Wednesday, September 8, 2010

Lawsuit could set precedent about end-of-life decisions

By Alex Schadenberg
Executive Director - Euthanasia Prevention Coalition

Joy Wawrzyniak
An article written by Robert Cribb for the Toronto Star on September 4, 2010; looks at a case that may change how end-of-life decisions are made in Ontario and the rest of Canada.

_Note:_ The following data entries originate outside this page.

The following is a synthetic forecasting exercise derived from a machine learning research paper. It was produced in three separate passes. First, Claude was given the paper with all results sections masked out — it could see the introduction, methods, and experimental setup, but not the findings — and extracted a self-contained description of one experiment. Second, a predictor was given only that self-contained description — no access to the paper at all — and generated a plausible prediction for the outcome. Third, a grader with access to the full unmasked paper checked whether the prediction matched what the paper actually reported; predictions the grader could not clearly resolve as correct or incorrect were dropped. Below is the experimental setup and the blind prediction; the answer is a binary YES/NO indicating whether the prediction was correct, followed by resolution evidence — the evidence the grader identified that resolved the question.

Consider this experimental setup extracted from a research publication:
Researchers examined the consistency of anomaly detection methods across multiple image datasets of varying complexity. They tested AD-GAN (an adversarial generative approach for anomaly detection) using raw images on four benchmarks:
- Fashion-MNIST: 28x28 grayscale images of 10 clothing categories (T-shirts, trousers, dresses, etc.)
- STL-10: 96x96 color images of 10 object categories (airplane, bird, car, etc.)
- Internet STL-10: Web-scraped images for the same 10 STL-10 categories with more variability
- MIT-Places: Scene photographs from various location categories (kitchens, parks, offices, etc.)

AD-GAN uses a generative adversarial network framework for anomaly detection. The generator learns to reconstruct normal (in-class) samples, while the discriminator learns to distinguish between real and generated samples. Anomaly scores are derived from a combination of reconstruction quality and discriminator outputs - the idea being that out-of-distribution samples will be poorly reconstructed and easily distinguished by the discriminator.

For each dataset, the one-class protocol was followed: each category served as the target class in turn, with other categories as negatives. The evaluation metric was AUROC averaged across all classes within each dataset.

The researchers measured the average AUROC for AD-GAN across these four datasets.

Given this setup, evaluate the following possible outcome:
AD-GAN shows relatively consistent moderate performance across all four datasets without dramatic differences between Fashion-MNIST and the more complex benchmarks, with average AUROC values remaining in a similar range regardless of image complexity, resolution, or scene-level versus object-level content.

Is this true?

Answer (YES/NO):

The article was concerning a lawsuit that Joy Wawrzyniak, a registered nurse from Ottawa, has launched against the Sunnybrook Health Sciences Centre concerning the circumstances related to the death of her father (Douglas (Dude) DeGuerre).

The article states:

As her father lay struggling for breath in a Toronto hospital bed, Joy Wawrzyniak pleaded with doctors to intervene and save his life.

Medical staff instead stood back and allowed the World War II veteran to die, against his wishes and to the shock of his daughter, Wawrzyniak claims in a stunning $1 million lawsuit filed this week against Sunnybrook Health Sciences Centre and two doctors responsible for her father’s care.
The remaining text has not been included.